6. OpenAI Agents SDK (standalone)
What it is: The Agents SDK without the rest of the Codex stack — just the Python/TypeScript library for orchestrating GPT-5.5 and other OpenAI models with tools and handoffs.
Strengths:
- Defaults to GPT-5.5
- Clean, well-documented API
- Native computer use and Responses API integration
- Production-grade
Weaknesses:
- OpenAI-first (though you can route to Anthropic via custom model wrappers)
Best for: Teams that want the Codex brains without the CLI/IDE surface area.
7. n8n — no-code AI workflows
What it is: The open-source Zapier alternative with deep AI node support. Increasingly powerful AI agent capabilities via its LangChain nodes.
Strengths:
- No-code / low-code
- 400+ pre-built integrations
- Self-hostable
- Good for ops-heavy workflows
Weaknesses:
- Not ideal for complex long-running agents
- Limited state management vs LangGraph
Best for: Ops teams, marketing automation, teams where devs aren’t the main agent builders.
8. Microsoft AutoGen
What it is: Microsoft Research’s multi-agent conversation framework.
Strengths:
- Strong Microsoft/Azure integration
- Conversation-first model
- Good for research and experimentation
Weaknesses:
- Less production-polished than LangGraph or Agents SDK
- Smaller ecosystem
Best for: Microsoft-aligned stacks, research, experimentation.
The April 2026 meta-shift
Three weeks ago, the agent platform hierarchy looked like:
- Claude Code
- LangGraph
- Mastra
Today, GPT-5.5 pushed Codex into #1 for autonomous work. Claude Code is still the best at deep coding, but the gap on pure agentic benchmarks (Terminal-Bench 2.0) is now 13 points.
The smart move for teams:
- Build behind a model abstraction (LangGraph, LiteLLM, or a custom router).

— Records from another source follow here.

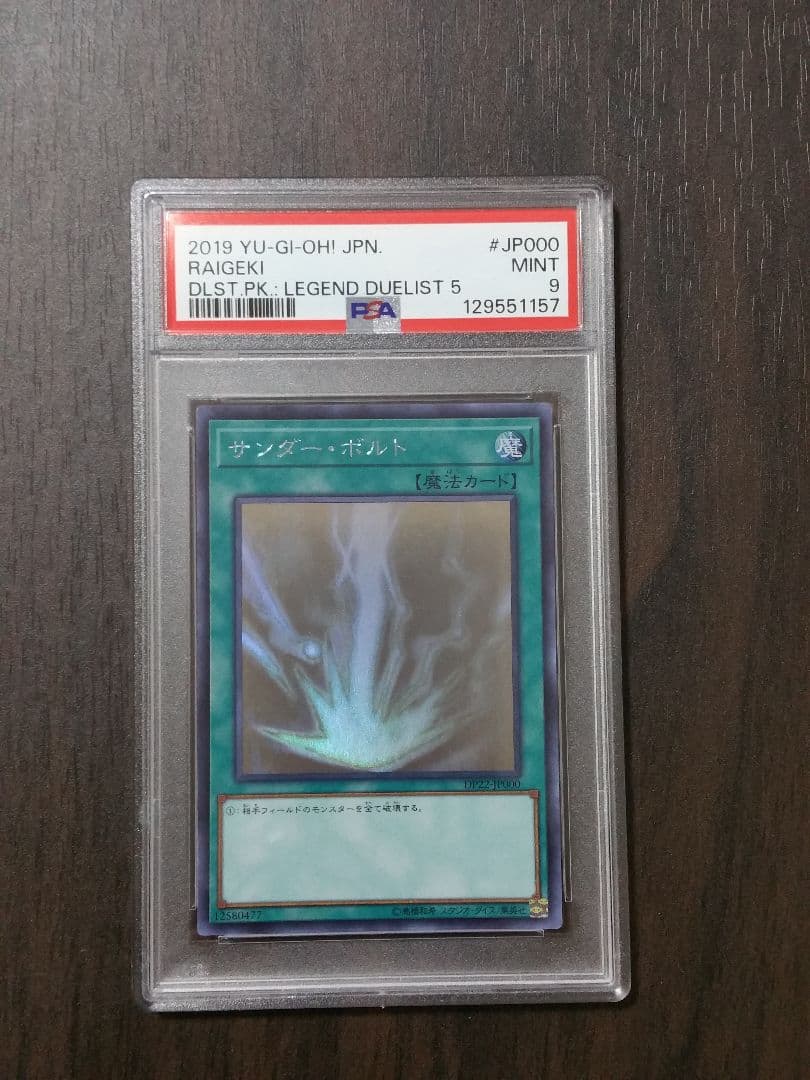 【PSA9】サンダーボルト ホログラフィックレア 遊戯王 DP22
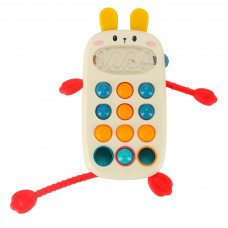 SENSORY TOY BABY TEETHER PHONE BIBI-INN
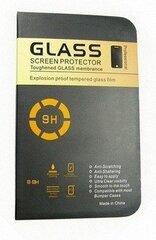 LG L70 skrano stiklas 9H Telemax permatomas hind ja info | Ekraani kaitsekiled | kaup24.ee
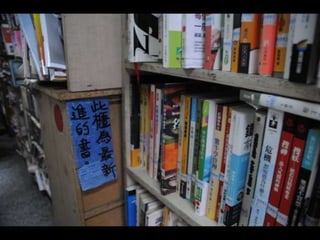 學府新舊書坊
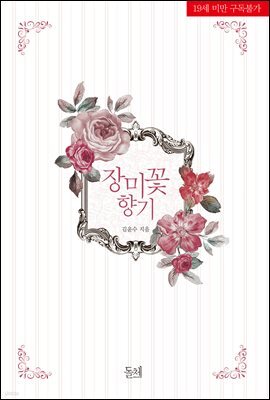 장미꽃 향기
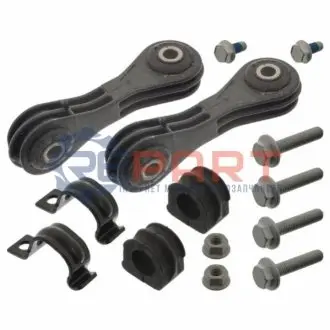 Фото Ремонтний комплект, втулка стабілізатора FEBI BILSTEIN (40089) зображення 1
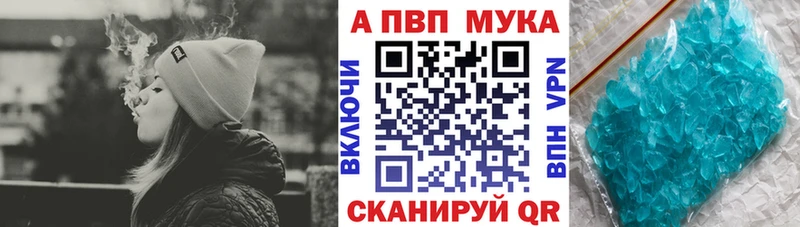 APVP мука  hydra маркетплейс  Лангепас 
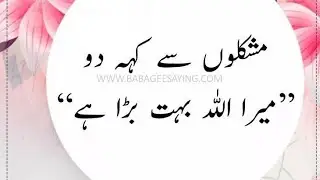 Jab Allah Aap Ki Mehnat Dekhta Hai… Zindagi Badal Jati Hai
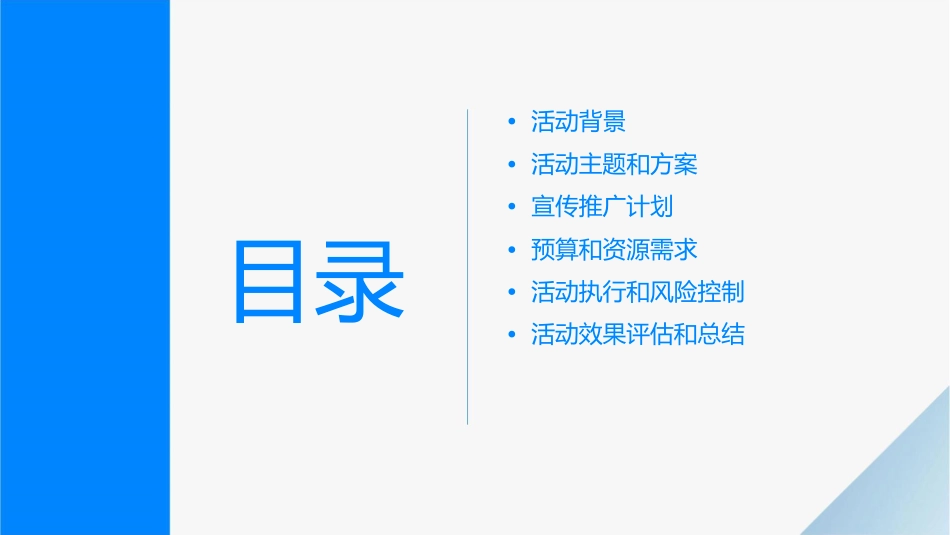 融创清凉一夏活动方案课件_第2页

- Default to GPT-5.5 for autonomous work, Claude Opus 4.7 for code-quality-critical tasks.
- Pick a framework that supports model-swapping (LangGraph, Mastra, Agents SDK with custom router).
- Keep options open. The next frontier release (probably Anthropic within 2–4 weeks) will flip the board again.
Decision tree
- Building a coding agent, OpenAI stack? → OpenAI Codex + Agents SDK
- Building a coding agent, Anthropic stack? → Claude Code
- Multi-model orchestration, Python? → LangGraph
- TypeScript web app with agents? → Mastra
- Multi-specialist content workflow? → CrewAI
- No-code ops workflow? → n8n
- Pure Python library, OpenAI-focused? → OpenAI Agents SDK standalone
- Microsoft/Azure stack? → AutoGen
Last verified: April 24, 2026. Sources: OpenAI GPT-5.5 announcement, OpenAI Codex docs, Anthropic Claude Code docs, LangGraph docs, Mastra docs, CrewAI docs, n8n AI nodes docs.